Quick Start
Single Problem
import torch
import mdot_tnt
device = "cuda" if torch.cuda.is_available() else "cpu"
# Create marginals (probability distributions)
n, m = 512, 512
r = torch.rand(n, device=device, dtype=torch.float64)
r = r / r.sum()
c = torch.rand(m, device=device, dtype=torch.float64)
c = c / c.sum()
# Cost matrix (e.g., pairwise distances)
C = torch.rand(n, m, device=device, dtype=torch.float64)
# Solve for optimal transport cost
cost = mdot_tnt.solve_OT(r, c, C, gamma_f=1024)
# Or get the full transport plan
plan = mdot_tnt.solve_OT(r, c, C, gamma_f=1024, return_plan=True)
Batched Solving
When solving multiple OT problems, use the batched solver for significant speedup compared to sequential solution:
import torch
import mdot_tnt
device = "cuda"
batch_size, n, m = 32, 512, 512
# Multiple marginal pairs
r = torch.rand(batch_size, n, device=device, dtype=torch.float64)
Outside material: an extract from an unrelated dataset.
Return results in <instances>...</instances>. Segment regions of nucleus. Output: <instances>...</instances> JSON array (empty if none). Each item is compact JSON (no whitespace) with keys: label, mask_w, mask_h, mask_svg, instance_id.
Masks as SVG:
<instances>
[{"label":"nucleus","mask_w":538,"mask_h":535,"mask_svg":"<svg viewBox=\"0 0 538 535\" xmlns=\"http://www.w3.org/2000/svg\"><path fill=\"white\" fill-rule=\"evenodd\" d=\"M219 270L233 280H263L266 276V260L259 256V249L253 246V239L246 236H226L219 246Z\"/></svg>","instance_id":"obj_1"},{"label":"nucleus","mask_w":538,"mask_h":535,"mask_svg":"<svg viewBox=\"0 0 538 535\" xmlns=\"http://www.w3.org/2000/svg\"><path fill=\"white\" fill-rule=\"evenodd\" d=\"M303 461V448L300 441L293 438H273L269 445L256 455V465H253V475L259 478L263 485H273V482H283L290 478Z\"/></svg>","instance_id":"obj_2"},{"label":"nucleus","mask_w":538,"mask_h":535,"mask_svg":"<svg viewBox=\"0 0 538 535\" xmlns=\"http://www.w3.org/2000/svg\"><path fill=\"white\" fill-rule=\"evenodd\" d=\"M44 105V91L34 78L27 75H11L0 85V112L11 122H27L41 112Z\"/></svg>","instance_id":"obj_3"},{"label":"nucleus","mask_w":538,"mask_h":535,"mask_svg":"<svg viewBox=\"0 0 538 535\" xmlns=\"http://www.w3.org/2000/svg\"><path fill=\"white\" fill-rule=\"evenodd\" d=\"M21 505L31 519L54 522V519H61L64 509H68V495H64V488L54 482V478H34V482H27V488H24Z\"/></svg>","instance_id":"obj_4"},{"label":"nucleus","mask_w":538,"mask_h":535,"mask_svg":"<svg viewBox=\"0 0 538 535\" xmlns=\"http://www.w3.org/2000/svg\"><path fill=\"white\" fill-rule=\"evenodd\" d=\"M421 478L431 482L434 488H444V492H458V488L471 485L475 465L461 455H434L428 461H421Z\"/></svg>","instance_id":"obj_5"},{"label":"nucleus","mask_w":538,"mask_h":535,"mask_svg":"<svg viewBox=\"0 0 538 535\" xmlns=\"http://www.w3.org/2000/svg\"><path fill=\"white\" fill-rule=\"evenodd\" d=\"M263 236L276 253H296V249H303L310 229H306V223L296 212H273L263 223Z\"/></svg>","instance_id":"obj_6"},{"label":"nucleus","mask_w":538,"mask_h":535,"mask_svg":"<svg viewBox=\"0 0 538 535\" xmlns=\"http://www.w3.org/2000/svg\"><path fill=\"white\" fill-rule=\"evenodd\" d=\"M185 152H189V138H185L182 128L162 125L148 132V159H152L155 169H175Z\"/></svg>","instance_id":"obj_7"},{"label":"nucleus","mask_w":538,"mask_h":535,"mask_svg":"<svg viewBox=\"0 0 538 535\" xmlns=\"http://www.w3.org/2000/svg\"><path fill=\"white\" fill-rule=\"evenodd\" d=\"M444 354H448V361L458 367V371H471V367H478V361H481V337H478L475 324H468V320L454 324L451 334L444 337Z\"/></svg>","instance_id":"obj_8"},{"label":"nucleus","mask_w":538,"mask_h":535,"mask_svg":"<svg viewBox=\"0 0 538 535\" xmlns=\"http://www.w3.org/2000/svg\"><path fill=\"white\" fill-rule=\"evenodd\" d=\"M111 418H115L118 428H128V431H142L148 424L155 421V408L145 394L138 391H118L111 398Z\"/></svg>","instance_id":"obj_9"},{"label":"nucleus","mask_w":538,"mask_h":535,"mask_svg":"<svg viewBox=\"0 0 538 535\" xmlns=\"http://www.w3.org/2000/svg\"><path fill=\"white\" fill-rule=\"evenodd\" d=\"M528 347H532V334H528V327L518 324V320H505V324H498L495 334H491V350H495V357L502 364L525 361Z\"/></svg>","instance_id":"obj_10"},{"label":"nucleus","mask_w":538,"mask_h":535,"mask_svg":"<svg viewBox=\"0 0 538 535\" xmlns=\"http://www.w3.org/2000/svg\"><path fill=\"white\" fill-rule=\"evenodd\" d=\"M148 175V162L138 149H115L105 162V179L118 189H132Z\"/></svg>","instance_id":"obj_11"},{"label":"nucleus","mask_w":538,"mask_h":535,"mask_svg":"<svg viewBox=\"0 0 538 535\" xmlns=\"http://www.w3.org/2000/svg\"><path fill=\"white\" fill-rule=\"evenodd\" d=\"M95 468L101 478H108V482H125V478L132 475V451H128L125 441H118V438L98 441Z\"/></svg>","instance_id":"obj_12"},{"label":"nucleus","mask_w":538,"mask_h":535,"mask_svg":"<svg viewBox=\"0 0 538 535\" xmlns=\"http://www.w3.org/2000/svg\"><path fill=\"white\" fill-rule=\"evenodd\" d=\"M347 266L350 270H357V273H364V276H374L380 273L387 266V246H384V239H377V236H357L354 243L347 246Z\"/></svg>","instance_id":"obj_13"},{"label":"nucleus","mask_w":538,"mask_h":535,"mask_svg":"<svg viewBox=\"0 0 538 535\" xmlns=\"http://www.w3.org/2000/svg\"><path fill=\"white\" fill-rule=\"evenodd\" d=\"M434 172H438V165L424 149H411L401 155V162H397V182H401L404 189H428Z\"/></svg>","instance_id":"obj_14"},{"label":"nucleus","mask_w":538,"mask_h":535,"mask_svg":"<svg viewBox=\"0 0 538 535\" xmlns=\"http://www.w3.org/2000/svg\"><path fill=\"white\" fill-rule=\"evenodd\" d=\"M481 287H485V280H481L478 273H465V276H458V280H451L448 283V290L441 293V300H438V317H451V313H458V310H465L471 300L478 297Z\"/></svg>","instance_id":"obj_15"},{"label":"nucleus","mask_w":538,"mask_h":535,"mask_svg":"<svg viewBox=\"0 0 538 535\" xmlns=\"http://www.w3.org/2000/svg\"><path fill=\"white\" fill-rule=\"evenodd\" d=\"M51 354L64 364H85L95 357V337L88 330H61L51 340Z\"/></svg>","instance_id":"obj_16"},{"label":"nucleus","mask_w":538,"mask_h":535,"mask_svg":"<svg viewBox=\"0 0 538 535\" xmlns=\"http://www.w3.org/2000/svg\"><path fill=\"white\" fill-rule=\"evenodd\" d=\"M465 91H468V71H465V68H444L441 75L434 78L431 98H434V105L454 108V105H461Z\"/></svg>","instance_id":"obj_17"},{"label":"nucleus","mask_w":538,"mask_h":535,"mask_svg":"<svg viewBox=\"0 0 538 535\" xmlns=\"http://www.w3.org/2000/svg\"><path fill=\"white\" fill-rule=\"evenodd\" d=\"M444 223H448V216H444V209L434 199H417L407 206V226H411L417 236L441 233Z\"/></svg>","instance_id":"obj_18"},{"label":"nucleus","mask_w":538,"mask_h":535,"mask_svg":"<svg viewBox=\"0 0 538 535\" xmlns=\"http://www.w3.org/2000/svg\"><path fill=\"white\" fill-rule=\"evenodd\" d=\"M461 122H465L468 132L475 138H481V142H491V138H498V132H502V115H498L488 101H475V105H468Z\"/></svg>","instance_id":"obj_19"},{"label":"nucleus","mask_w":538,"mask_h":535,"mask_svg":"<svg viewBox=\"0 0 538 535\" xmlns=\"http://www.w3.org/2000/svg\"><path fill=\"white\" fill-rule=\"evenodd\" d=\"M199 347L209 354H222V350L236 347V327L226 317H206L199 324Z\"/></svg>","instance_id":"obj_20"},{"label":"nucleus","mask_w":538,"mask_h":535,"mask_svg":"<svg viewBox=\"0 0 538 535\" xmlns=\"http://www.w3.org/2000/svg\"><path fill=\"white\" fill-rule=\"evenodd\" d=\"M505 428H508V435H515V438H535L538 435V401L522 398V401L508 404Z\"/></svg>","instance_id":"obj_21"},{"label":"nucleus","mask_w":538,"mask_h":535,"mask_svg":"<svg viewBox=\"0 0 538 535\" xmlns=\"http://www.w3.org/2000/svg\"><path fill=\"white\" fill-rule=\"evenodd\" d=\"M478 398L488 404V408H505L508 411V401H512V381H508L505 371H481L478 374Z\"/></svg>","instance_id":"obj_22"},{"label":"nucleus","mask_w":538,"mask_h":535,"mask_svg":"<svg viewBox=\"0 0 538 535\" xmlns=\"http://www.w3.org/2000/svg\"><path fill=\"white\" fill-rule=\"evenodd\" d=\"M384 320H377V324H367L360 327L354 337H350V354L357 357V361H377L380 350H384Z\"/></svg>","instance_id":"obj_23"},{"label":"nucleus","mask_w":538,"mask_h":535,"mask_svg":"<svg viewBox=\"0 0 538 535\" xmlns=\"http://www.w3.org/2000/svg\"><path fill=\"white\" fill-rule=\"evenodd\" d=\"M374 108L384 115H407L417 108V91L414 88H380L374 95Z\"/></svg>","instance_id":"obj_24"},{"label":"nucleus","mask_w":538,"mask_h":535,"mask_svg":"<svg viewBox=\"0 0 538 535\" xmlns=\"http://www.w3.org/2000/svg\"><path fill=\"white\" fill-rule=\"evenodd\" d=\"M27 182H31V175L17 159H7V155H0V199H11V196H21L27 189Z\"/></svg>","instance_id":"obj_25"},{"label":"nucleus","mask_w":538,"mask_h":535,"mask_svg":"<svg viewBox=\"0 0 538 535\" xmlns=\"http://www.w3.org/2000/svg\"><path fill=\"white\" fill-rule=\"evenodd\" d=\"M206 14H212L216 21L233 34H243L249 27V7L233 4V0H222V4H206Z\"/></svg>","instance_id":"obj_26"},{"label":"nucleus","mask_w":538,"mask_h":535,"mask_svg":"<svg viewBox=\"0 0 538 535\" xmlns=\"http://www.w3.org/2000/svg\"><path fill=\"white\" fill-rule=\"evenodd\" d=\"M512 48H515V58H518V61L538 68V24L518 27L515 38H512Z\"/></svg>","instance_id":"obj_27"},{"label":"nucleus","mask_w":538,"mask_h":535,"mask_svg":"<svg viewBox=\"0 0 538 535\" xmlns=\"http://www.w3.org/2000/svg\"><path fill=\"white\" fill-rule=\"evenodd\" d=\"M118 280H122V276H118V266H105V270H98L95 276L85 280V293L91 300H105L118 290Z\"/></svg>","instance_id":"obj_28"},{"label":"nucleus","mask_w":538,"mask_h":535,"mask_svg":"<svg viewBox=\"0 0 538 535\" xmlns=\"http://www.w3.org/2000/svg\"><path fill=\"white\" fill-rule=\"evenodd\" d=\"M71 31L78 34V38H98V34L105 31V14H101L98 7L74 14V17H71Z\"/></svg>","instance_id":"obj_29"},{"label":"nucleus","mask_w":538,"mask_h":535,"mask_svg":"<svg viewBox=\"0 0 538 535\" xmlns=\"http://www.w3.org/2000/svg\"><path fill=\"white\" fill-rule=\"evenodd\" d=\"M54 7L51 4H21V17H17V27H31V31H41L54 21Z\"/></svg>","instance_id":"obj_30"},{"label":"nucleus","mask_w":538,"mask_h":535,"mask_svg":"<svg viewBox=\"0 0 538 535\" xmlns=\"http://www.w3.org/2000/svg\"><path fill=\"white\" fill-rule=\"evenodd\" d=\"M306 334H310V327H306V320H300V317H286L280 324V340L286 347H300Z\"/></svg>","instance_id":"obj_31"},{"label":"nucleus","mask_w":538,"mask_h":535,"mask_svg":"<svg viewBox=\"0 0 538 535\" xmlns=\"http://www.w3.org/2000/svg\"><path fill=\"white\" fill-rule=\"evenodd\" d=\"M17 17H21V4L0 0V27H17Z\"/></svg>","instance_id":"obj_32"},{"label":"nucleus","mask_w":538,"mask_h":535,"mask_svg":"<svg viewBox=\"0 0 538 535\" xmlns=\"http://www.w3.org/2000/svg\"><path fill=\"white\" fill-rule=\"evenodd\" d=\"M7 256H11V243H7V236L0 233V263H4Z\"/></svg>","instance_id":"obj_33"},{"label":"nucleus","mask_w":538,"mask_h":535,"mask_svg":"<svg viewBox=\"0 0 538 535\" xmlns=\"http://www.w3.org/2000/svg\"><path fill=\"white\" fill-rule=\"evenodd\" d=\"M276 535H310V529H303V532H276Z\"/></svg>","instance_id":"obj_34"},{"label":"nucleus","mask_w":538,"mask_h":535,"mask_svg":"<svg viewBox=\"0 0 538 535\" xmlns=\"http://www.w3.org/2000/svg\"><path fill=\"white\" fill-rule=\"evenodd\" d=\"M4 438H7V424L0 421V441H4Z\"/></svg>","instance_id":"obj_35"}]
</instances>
r = r / r.sum(-1, keepdim=True)
c = torch.rand(batch_size, m, device=device, dtype=torch.float64)
c = c / c.sum(-1, keepdim=True)
# Shared cost matrix (or per-problem: shape [batch_size, n, m])
C = torch.rand(n, m, device=device, dtype=torch.float64)
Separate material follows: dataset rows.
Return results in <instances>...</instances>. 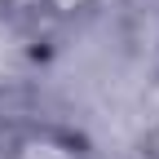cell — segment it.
Instances as JSON below:
<instances>
[{"label":"cell","mask_w":159,"mask_h":159,"mask_svg":"<svg viewBox=\"0 0 159 159\" xmlns=\"http://www.w3.org/2000/svg\"><path fill=\"white\" fill-rule=\"evenodd\" d=\"M18 159H71V150L53 146V142H31V146H22Z\"/></svg>","instance_id":"6da1fadb"}]
</instances>
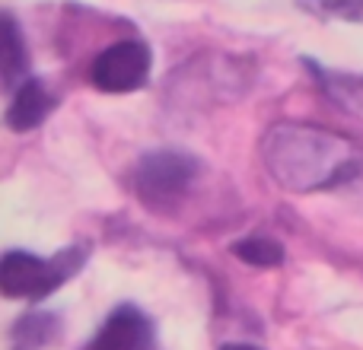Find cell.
Returning a JSON list of instances; mask_svg holds the SVG:
<instances>
[{
	"label": "cell",
	"instance_id": "obj_7",
	"mask_svg": "<svg viewBox=\"0 0 363 350\" xmlns=\"http://www.w3.org/2000/svg\"><path fill=\"white\" fill-rule=\"evenodd\" d=\"M61 334V319L55 312H26L13 322L10 328V347L6 350H45Z\"/></svg>",
	"mask_w": 363,
	"mask_h": 350
},
{
	"label": "cell",
	"instance_id": "obj_11",
	"mask_svg": "<svg viewBox=\"0 0 363 350\" xmlns=\"http://www.w3.org/2000/svg\"><path fill=\"white\" fill-rule=\"evenodd\" d=\"M220 350H262V347H255V344H239V341H233V344H223Z\"/></svg>",
	"mask_w": 363,
	"mask_h": 350
},
{
	"label": "cell",
	"instance_id": "obj_6",
	"mask_svg": "<svg viewBox=\"0 0 363 350\" xmlns=\"http://www.w3.org/2000/svg\"><path fill=\"white\" fill-rule=\"evenodd\" d=\"M55 106H57L55 93H51L42 80L26 77V80L13 89V99H10V106H6V128L19 131V134L32 131V128H38L55 112Z\"/></svg>",
	"mask_w": 363,
	"mask_h": 350
},
{
	"label": "cell",
	"instance_id": "obj_8",
	"mask_svg": "<svg viewBox=\"0 0 363 350\" xmlns=\"http://www.w3.org/2000/svg\"><path fill=\"white\" fill-rule=\"evenodd\" d=\"M0 64H4V86L13 93V89L26 80L29 51H26V42H23V35H19V26L10 13L4 16V57H0Z\"/></svg>",
	"mask_w": 363,
	"mask_h": 350
},
{
	"label": "cell",
	"instance_id": "obj_2",
	"mask_svg": "<svg viewBox=\"0 0 363 350\" xmlns=\"http://www.w3.org/2000/svg\"><path fill=\"white\" fill-rule=\"evenodd\" d=\"M86 245H70L55 258H38L29 252H6L0 261V290L6 300H45L61 290L86 264Z\"/></svg>",
	"mask_w": 363,
	"mask_h": 350
},
{
	"label": "cell",
	"instance_id": "obj_10",
	"mask_svg": "<svg viewBox=\"0 0 363 350\" xmlns=\"http://www.w3.org/2000/svg\"><path fill=\"white\" fill-rule=\"evenodd\" d=\"M322 10L328 16L351 19V23H363V0H319Z\"/></svg>",
	"mask_w": 363,
	"mask_h": 350
},
{
	"label": "cell",
	"instance_id": "obj_9",
	"mask_svg": "<svg viewBox=\"0 0 363 350\" xmlns=\"http://www.w3.org/2000/svg\"><path fill=\"white\" fill-rule=\"evenodd\" d=\"M233 255L242 258L245 264H255V268H277V264H284V245L274 242L271 236H245L233 245Z\"/></svg>",
	"mask_w": 363,
	"mask_h": 350
},
{
	"label": "cell",
	"instance_id": "obj_5",
	"mask_svg": "<svg viewBox=\"0 0 363 350\" xmlns=\"http://www.w3.org/2000/svg\"><path fill=\"white\" fill-rule=\"evenodd\" d=\"M153 325L138 306H118L83 350H150Z\"/></svg>",
	"mask_w": 363,
	"mask_h": 350
},
{
	"label": "cell",
	"instance_id": "obj_4",
	"mask_svg": "<svg viewBox=\"0 0 363 350\" xmlns=\"http://www.w3.org/2000/svg\"><path fill=\"white\" fill-rule=\"evenodd\" d=\"M150 64V48L138 38H125V42H115L96 55L93 67H89V80L102 93H134L147 83Z\"/></svg>",
	"mask_w": 363,
	"mask_h": 350
},
{
	"label": "cell",
	"instance_id": "obj_3",
	"mask_svg": "<svg viewBox=\"0 0 363 350\" xmlns=\"http://www.w3.org/2000/svg\"><path fill=\"white\" fill-rule=\"evenodd\" d=\"M198 172H201L198 159L188 157V153L157 150V153H147L138 163L131 185L140 204L157 213H166V210H176L182 201L188 198Z\"/></svg>",
	"mask_w": 363,
	"mask_h": 350
},
{
	"label": "cell",
	"instance_id": "obj_1",
	"mask_svg": "<svg viewBox=\"0 0 363 350\" xmlns=\"http://www.w3.org/2000/svg\"><path fill=\"white\" fill-rule=\"evenodd\" d=\"M262 159L271 179L290 191H319L354 179L363 166L360 150L341 134L315 125L284 121L262 140Z\"/></svg>",
	"mask_w": 363,
	"mask_h": 350
}]
</instances>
# Solve all problems at once
costs = mdot_tnt.solve_OT_batched(r, c, C, gamma_f=1024) # Returns (batch_size,) tensor
The batched solver achieves speedup by amortizing GPU synchronization overhead across all problems in the batch.
Low-Memory / Point Cloud Solving
For large problems where allocating a full n × m cost matrix is prohibitive,
use mdot_tnt.lowmem.solve_OT_lowmem(). It processes columns in blocks of
size block_size (k), keeping only O(nk) entries in working memory at a time.
Point cloud mode (true O(nk + (n+m)d) memory — C is never materialised):
import torch
from mdot_tnt.lowmem import solve_OT_lowmem
device = "cuda" if torch.cuda.is_available() else "cpu"
n, m, d = 10000, 10000, 64
X = torch.rand(n, d, device=device, dtype=torch.float64)
Y = torch.rand(m, d, device=device, dtype=torch.float64)
r = torch.ones(n, device=device, dtype=torch.float64) / n
c = torch.ones(m, device=device, dtype=torch.float64) / m
# block_size controls the memory / speed trade-off
cost = solve_OT_lowmem(r, c, X=X, Y=Y, gamma_f=1024, block_size=512)
Dense matrix mode (full C provided, but only k columns loaded at once):
C = torch.rand(n, m, device=device, dtype=torch.float64)
cost = solve_OT_lowmem(r, c, C=C, gamma_f=1024, block_size=512)
Memory / speed trade-off via block_size:
block_size = m(default): fastest, same memory assolve_OT()block_size = int(m**0.5): good balanceblock_size = 1: minimum memory (slowest)
Performance Tips
Use float64 for
gamma_f > 1024(automatic conversion with warning).Normalize cost matrices to [0, 1] for numerical stability.
Use batched solver when solving multiple problems with shared structure.
Increase
gamma_ffor higher precision (error scales as \(O(\log n / \gamma)\) in the worst case, but can be much better).